Lo scontro sulla comunicazione e la conseguente demonizzazione della tecnologia continuano anche oggi. Alcuni vorrebbero attribuirne la responsabilità alla Chiesa. Al contrario, la Chiesa ha dato
prova di riconoscere le potenzialità e la vocazione dei nuovi canali di comunicazione. (leggi su w2.vatican.va)
Ne è una prova il recente messaggio per la 53a Giornata delle Comunicazioni Sociali. In questo, Papa Francesco sottolinea
come la comunicazione sia relazione. Non a caso, etimologicamente, ritroviamo la stessa radice di com-unione e con-divisione: si tratta di qualcosa che si mette in comune. Non si possono certo
nascondere i rischi che la pervasività di Internet porta con sé, ne sono esempi la disinformazione (le fake news) e il cyberbullismo. Ma Francesco ci ricorda che la rete è “solo” uno
strumento, neutro per definizione: non può essere, in sé, buono o cattivo ma assume la connotazione dello scopo e delle modalità con cui si utilizza.
La tecnologia è uno strumento complesso, fatto di tanti e diversi nodi, cioè le persone che, a loro volta, costituiscono una comunità (o community se restiamo nel linguaggio del mondo virtuale).
Questa comunità è salda ed è sana solo se alimentata da tre attitudini di base: volontà di ascolto, desiderio di dialogo e senso di responsabilità. Sì, perché, se non si può non comunicare, allora siamo chiamati a comunicare bene!
La corretta informazione, prima, e la corretta comunicazione poi, sono doveri dei singoli e sono dei processi biunivoci, che si devono attivare cioè nei due momenti fondamentali della comunicazione: nella emissione e nella decodifica del messaggio comunicativo. Abbiamo dunque la responsabilità di mandare un messaggio corretto ed etico, ma anche la responsabilità di non discernere di fronte a un messaggio che, magari verosimile o seducente, non si rivela veritiero o rispettoso della dignità della persona.
L’invito che ci fa il Papa è ad un “uso positivo” dello strumento tecnologico, un uso che sappia “andare oltre”: oltre la contrapposizione che vuole definire le identità, oltre gli stereotipi e i pregiudizi che limitano la rete creando gruppi chiusi, oltre i limiti fisici del messaggio stesso, avendo come meta l’accoglienza della persona nella sua totalità.

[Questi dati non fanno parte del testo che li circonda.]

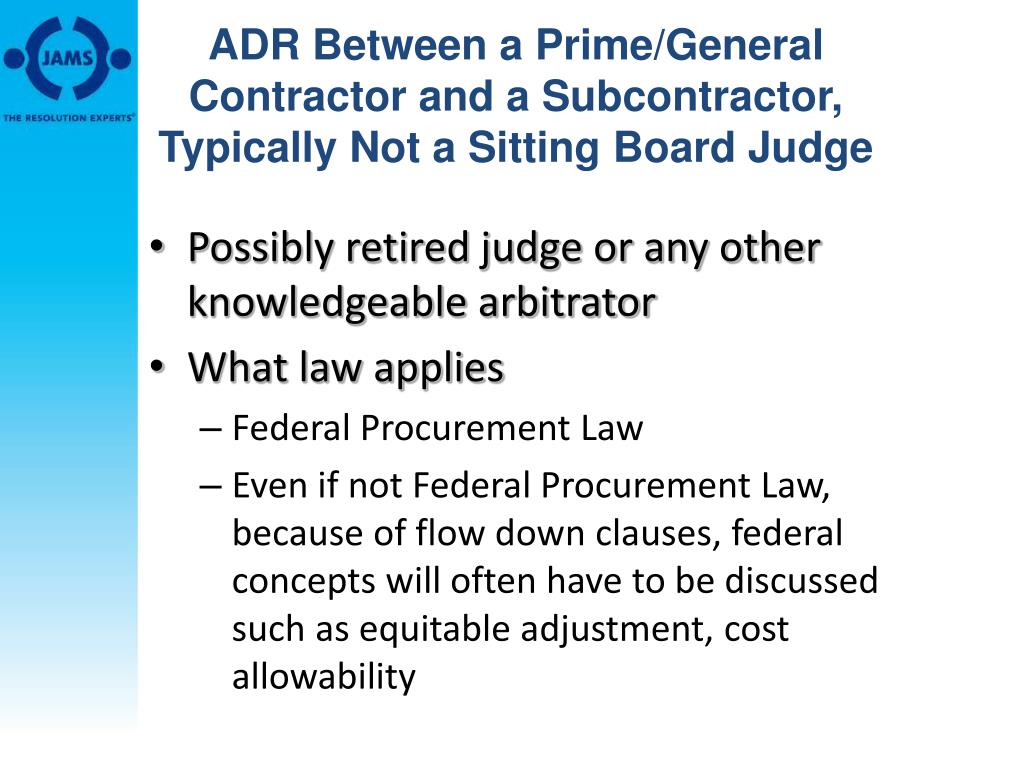 JAMS
THE RESOLUTION EXPERTS®

ADR Between a Prime/General Contractor and a Subcontractor, Typically Not a Sitting Board Judge

• Possibly retired judge or any other knowledgeable arbitrator
• What law applies
– Federal Procurement Law
– Even if not Federal Procurement Law, because of flow down clauses, federal concepts will often have to be discussed such as equitable adjustment, cost allowability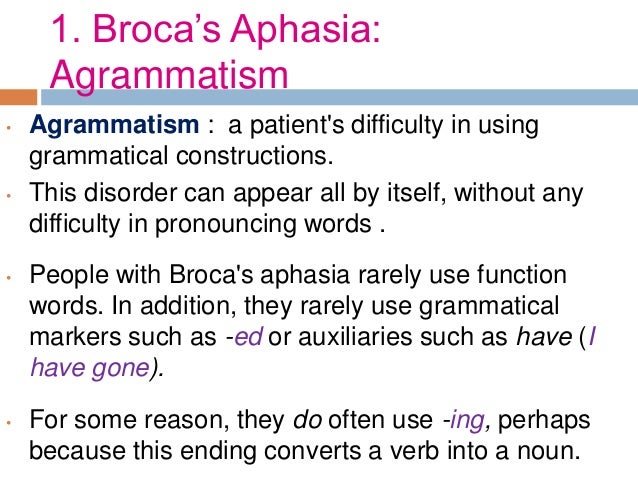 1. Broca's Aphasia: Agrammatism

• Agrammatism : a patient's difficulty in using grammatical constructions.

• This disorder can appear all by itself, without any difficulty in pronouncing words .

• People with Broca's aphasia rarely use function words. In addition, they rarely use grammatical markers such as -ed or auxiliaries such as have (I have gone).

• For some reason, they do often use -ing, perhaps because this ending converts a verb into a noun.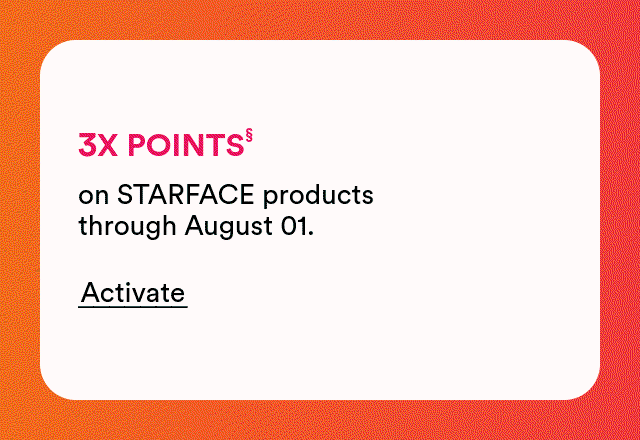 3X POINTS$^{§}$

on STARFACE products through August 01.

Activate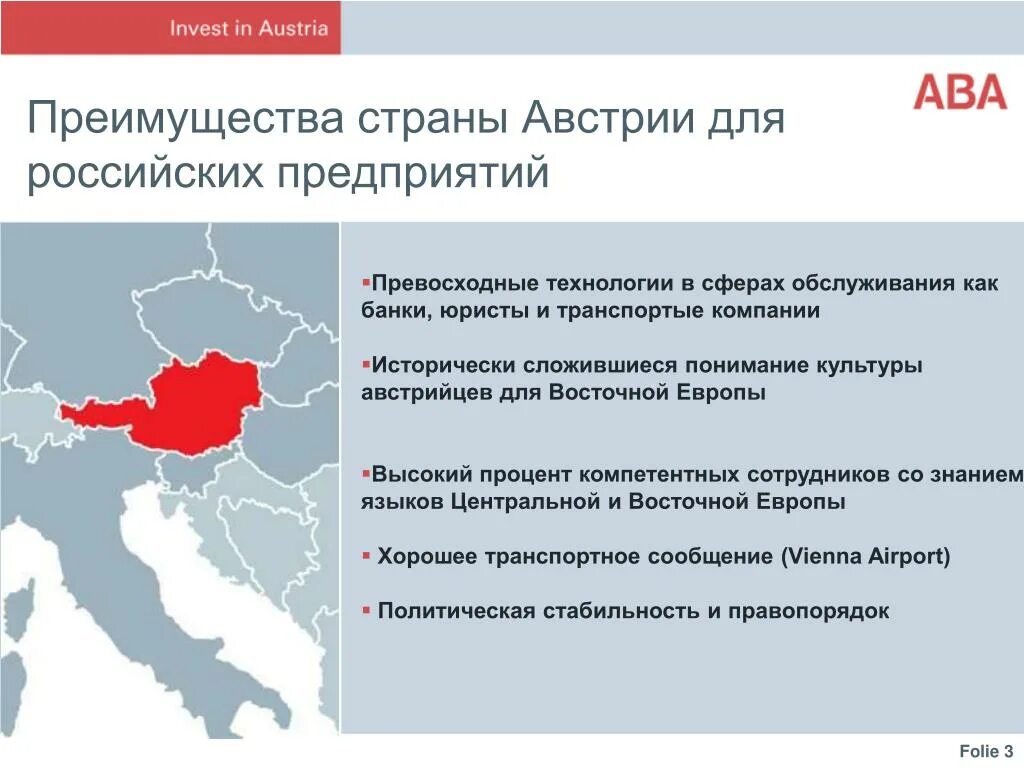 Invest in Austria

ABA

Преимущества страны Австрии для российских предприятий

▪Превосходные технологии в сферах обслуживания как банки, юристы и транспортые компании

▪Исторически сложившиеся понимание культуры австрийцев для Восточной Европы

▪Высокий процент компетентных сотрудников со знанием языков Центральной и Восточной Европы

▪ Хорошее транспортное сообщение (Vienna Airport)

▪ Политическая стабильность и правопорядок

Folie 3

Non solo, Francesco ci spinge ad andare oltre noi stessi: oltre l’utilizzo della rete come scudo per isolarci e per creare una realtà in cui non c’è incontro profondo con la persona. Al contrario, mettere comunicazione (e in comune) implica per prima cosa mettere “in gioco” noi stessi nell’incontro con l’altro.
D’altronde, ci ricorda il Pontefice, la “nostra identità [di cristiani NdA] è fondata sulla comunione e sull’alterità”. Comunione che è comunicazione, fede che è incontro e relazione sono tutti tratti importanti del nostro credo in un Dio che non a caso è Trinità! Arrivare alla persona, oltre il messaggio, richiede la profondità dello sguardo, lo “sguardo di inclusione che impariamo da Cristo”. Solo partendo da questi presupposti si può arrivare a una accoglienza totale dell’altro, virtuale prima e di persona poi, e a una comunione che rende davvero autentica e positiva la società in cui viviamo.